Pembiayaan (Covid-19) akan kembali ke sistem pembiayaan yang ada karena situasi sudah berbeda, bukan pandemi lagi.
”Masih menunggu rekomendasi dari ITAGI. Siapa yang harus divaksinasi? Apa masih memerlukan vaksin? Karena salah satu rekomendasi WHO adalah melakukan vaksinasi (Covid-19) ke kelompok berisiko,” katanya.
Menurut Guru Besar Fakultas Kedokteran Universitas Indonesia Tjandra Yoga Aditama, penetapan Covid-19 sebagai endemi sudah sesuai. Sebab, Organisasi Kesehatan Dunia (WHO) telah menyatakan Covid-19 bukan lagi masalah darurat kesehatan global.

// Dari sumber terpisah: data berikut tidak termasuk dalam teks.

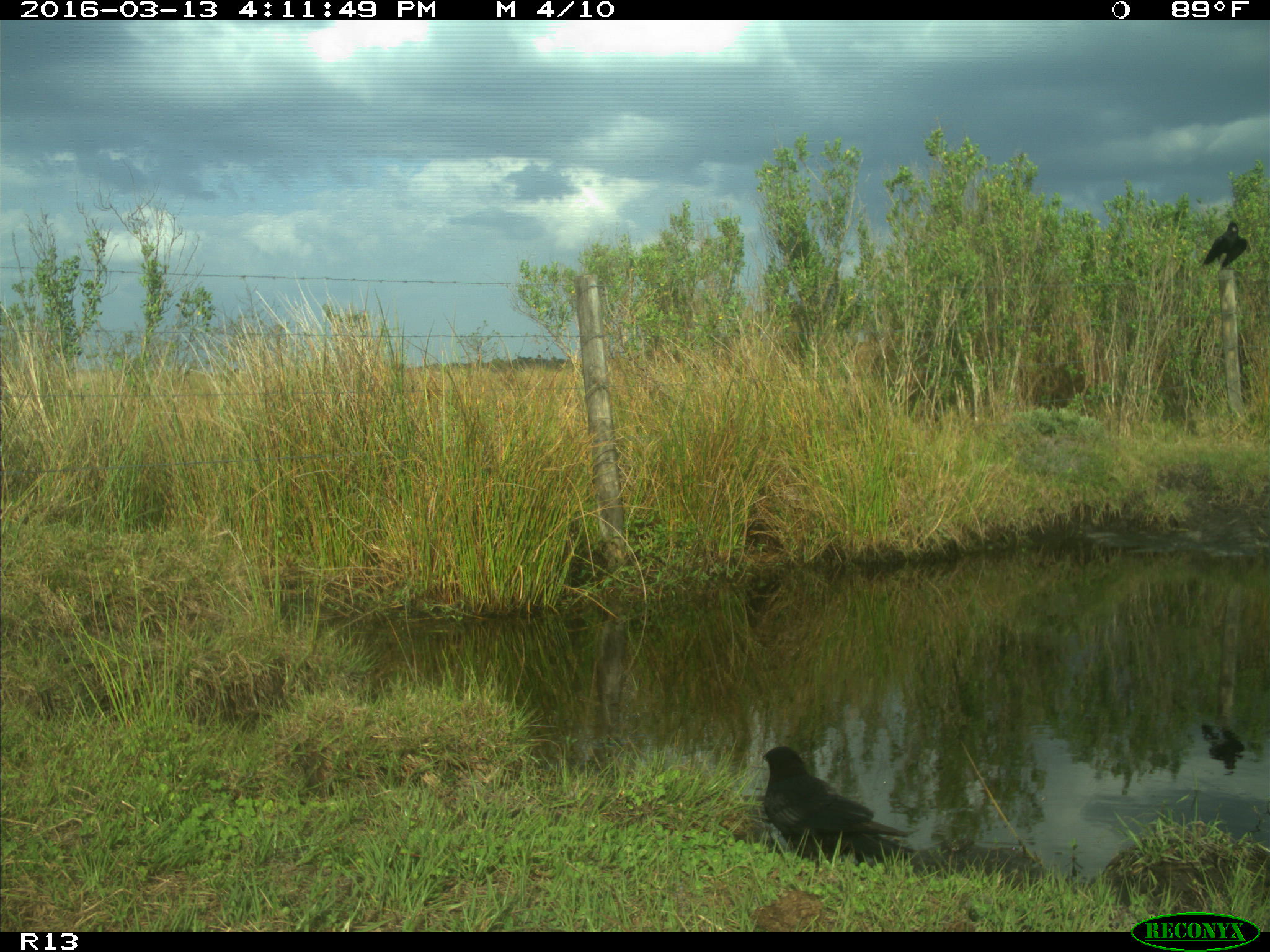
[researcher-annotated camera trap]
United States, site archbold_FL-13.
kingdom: Animalia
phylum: Chordata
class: Aves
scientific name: Aves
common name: birds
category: unidentified bird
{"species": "unidentified bird (birds) (Aves)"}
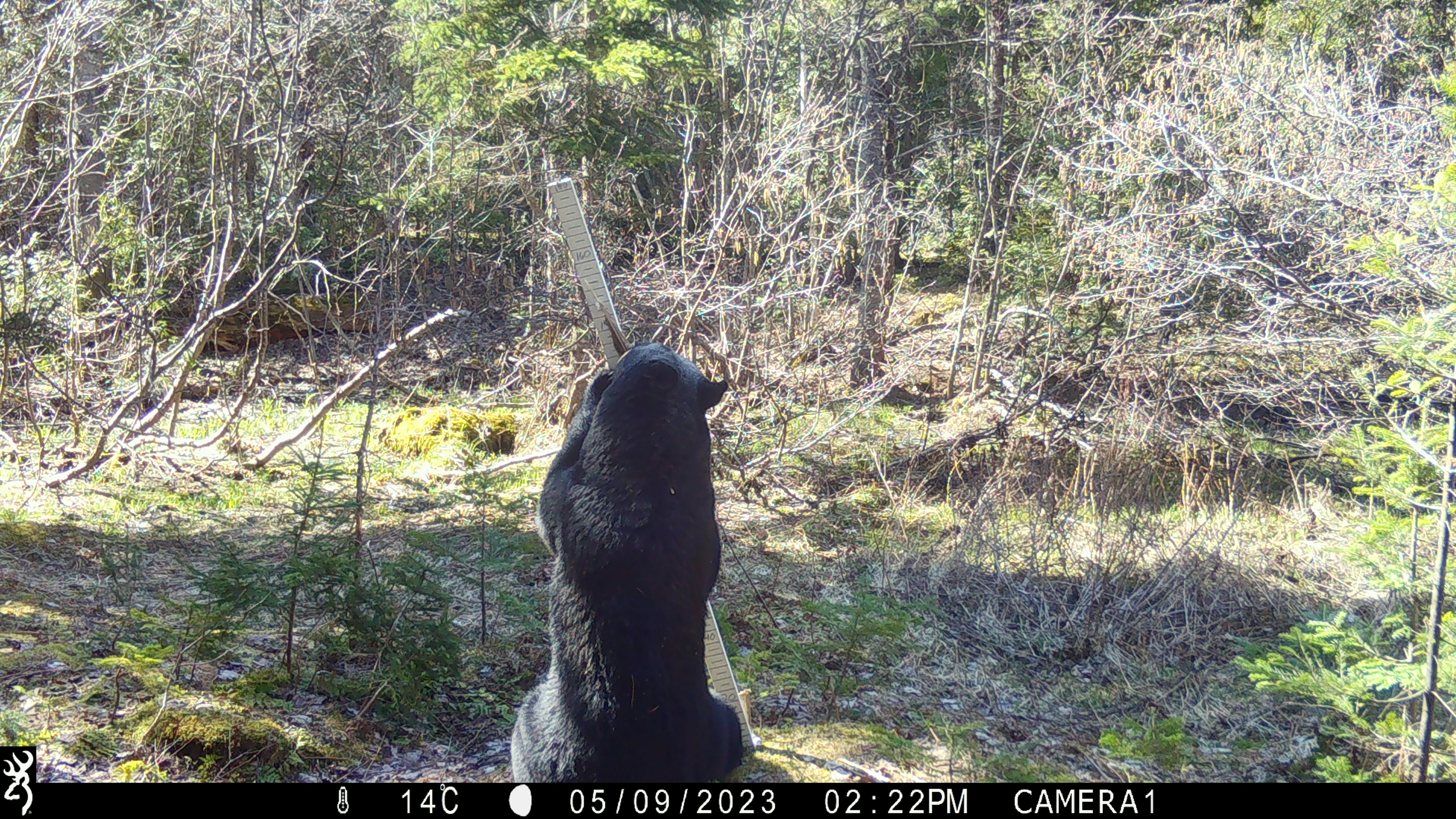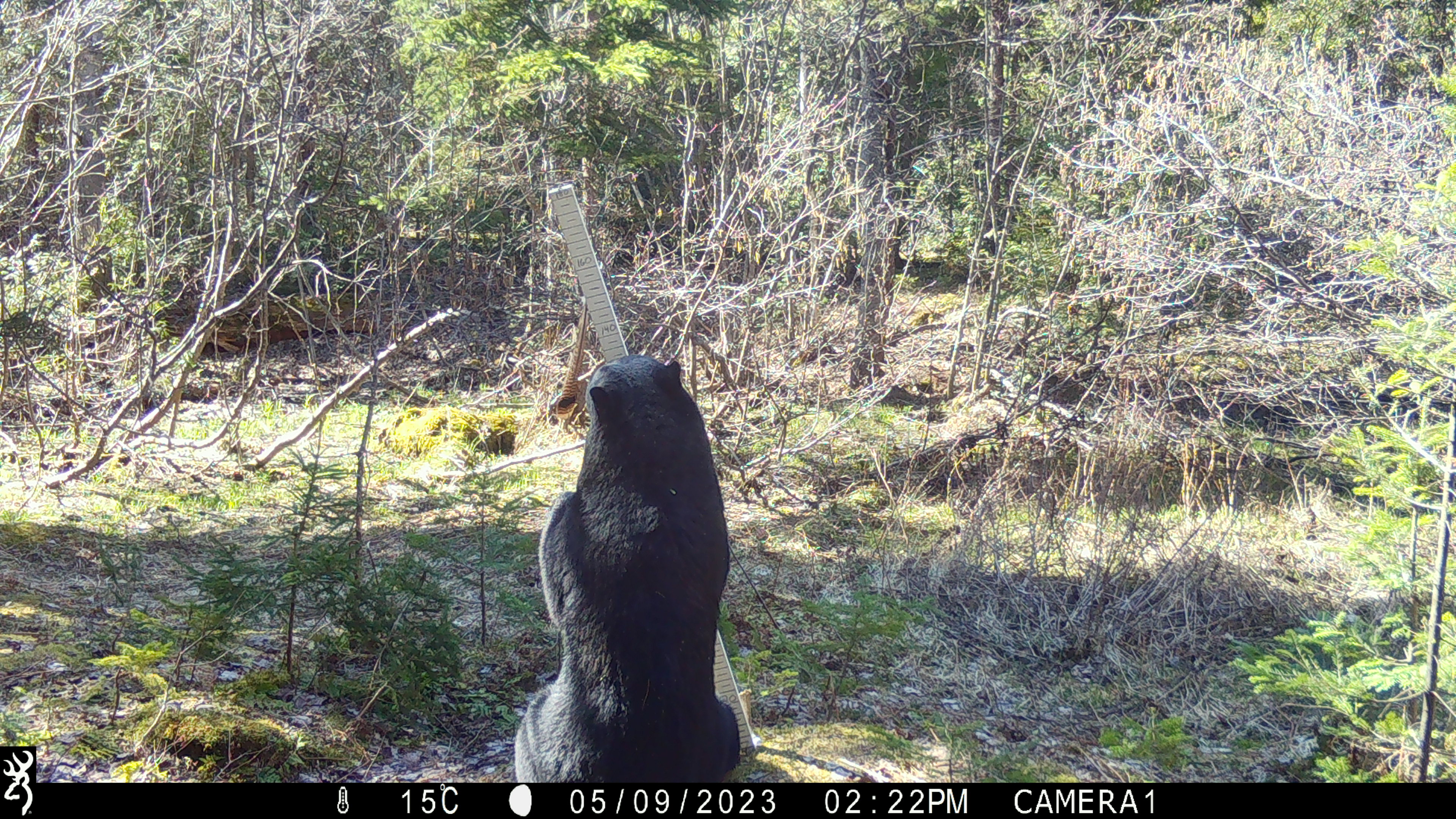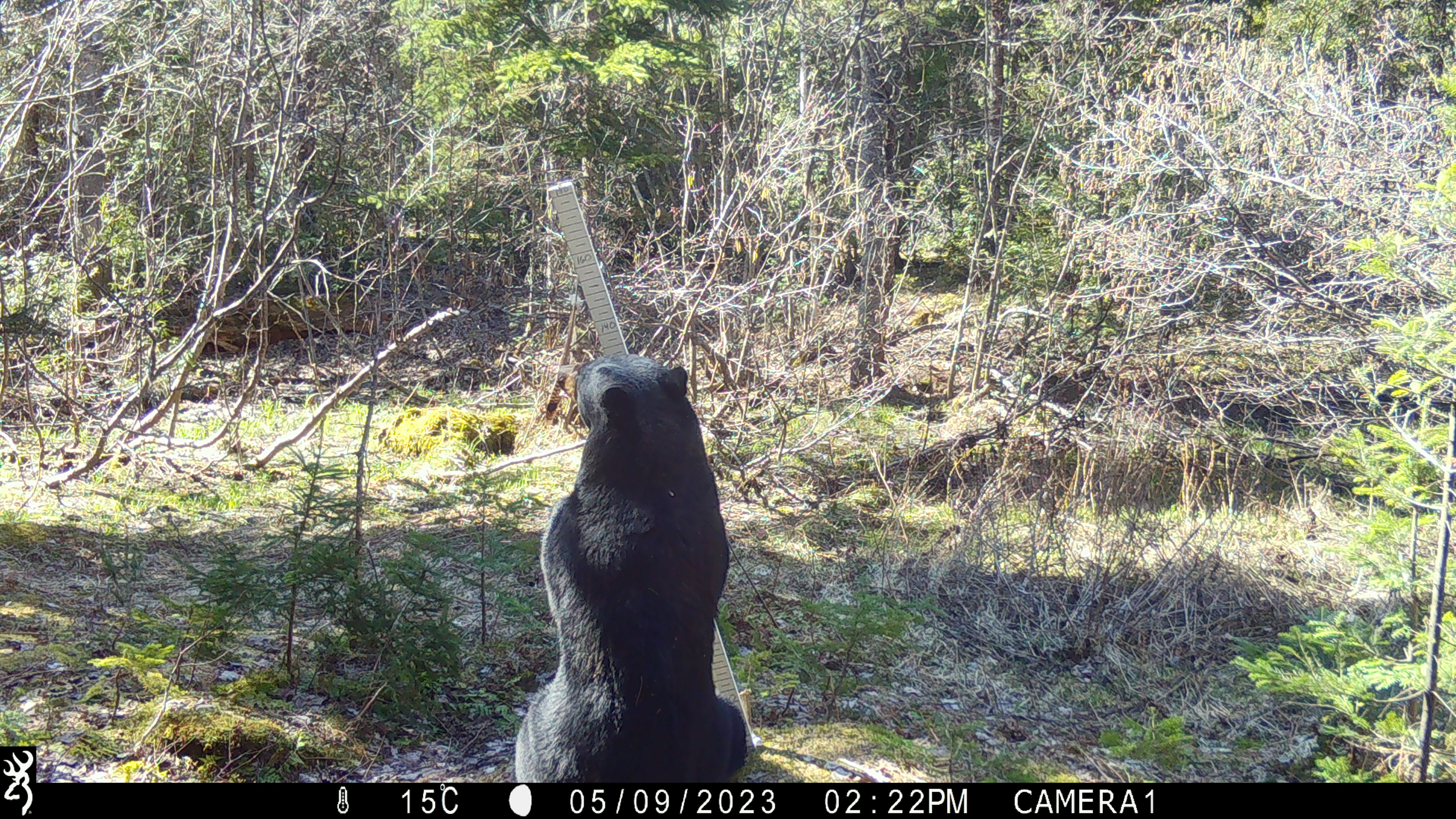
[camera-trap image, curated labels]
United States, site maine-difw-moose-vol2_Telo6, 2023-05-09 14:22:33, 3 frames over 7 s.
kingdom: Animalia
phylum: Chordata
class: Mammalia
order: Carnivora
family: Ursidae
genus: Ursus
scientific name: Ursus americanus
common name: black bear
Black bear (Ursus americanus).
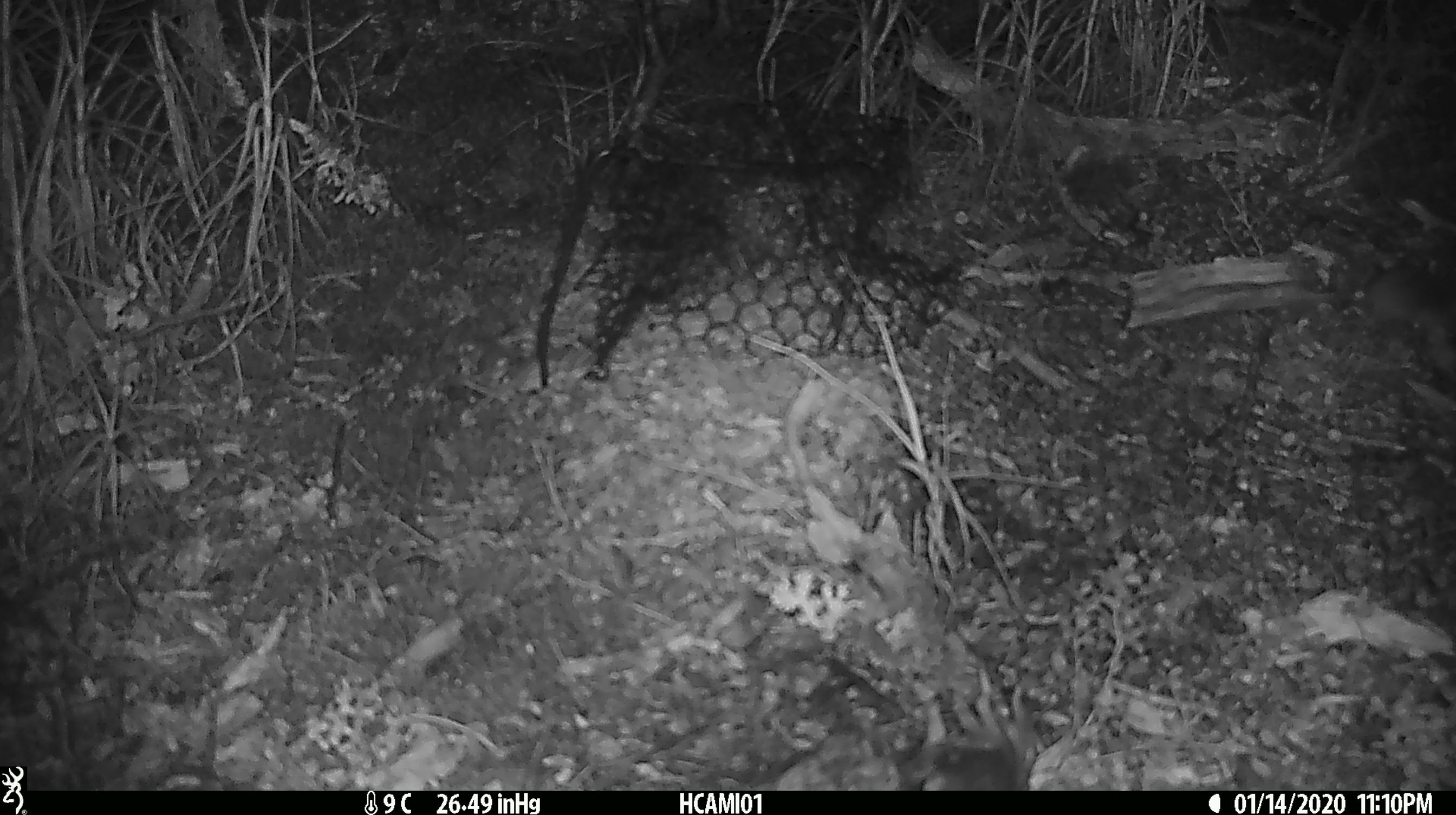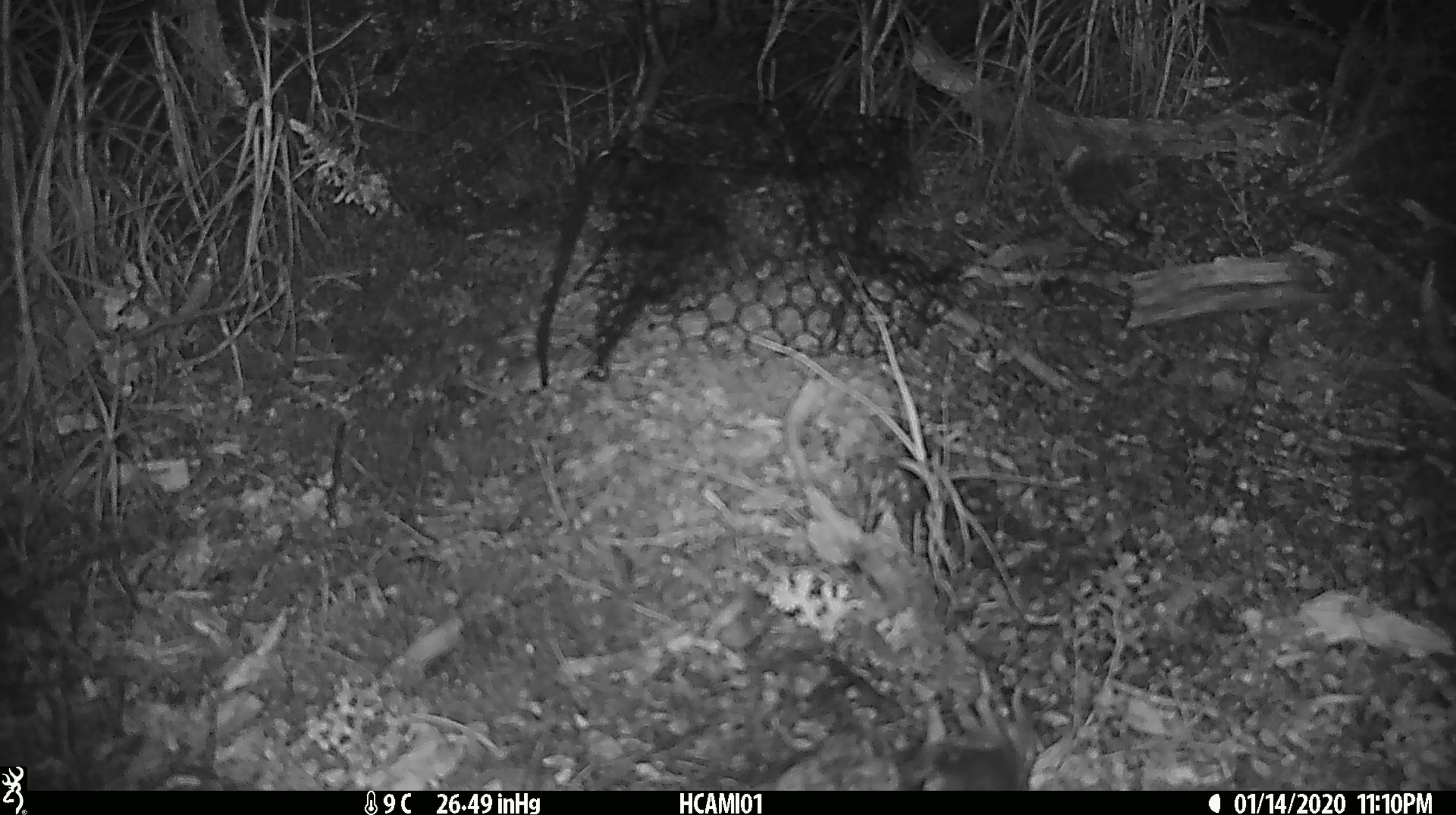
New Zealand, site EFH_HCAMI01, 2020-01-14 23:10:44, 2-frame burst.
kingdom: Animalia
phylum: Chordata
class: Mammalia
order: Rodentia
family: Muridae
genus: Mus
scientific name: Mus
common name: mouse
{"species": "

Di Indonesia pun kasus dan kematian akibat Covid-19 kini rendah dan hal ini bertahan beberapa bulan terakhir.
Meski demikian, istilah ”pencabutan status pandemi” dinilai tidak tepat. Suatu negara dapat menyatakan dirinya memasuki fase endemi. Namun, dalam konteks global, penetapan status pandemi atau endemi adalah kewajiban WHO, bukan negara tertentu.
”Selain itu, kita tidak pernah mengeluarkan ketetapan bahwa Indonesia sedang pandemi. Sebaiknya istilahnya ini tidak perlu disebut pandemi dicabut. Bisa disebut sudah endemi, bisa juga disebut bahwa kedaruratan kesehatan masyarakat teratasi,” ucap Tjandra.
Ia juga mengingatkan bahwa endemi bukan berarti Covid-19 sudah tidak ada. Dengan demikian, baik pemerintah maupun masyarakat mesti tetap mawas diri, antara lain dengan menjaga kesehatan. Kelompok lansia dan penyandang penyakit komorbid juga diminta tetap mengenakan masker saat berada di kerumunan.
Vaksinasi Covid-19 secara lengkap hingga vaksin dosis penguat kedua juga tetap harus dilakukan. Sementara itu, pemerintah mesti tetap melakukan surveilans penyakit, meningkatkan riset Covid-19, hingga mewujudkan kegiatan promotif dan preventif kesehatan.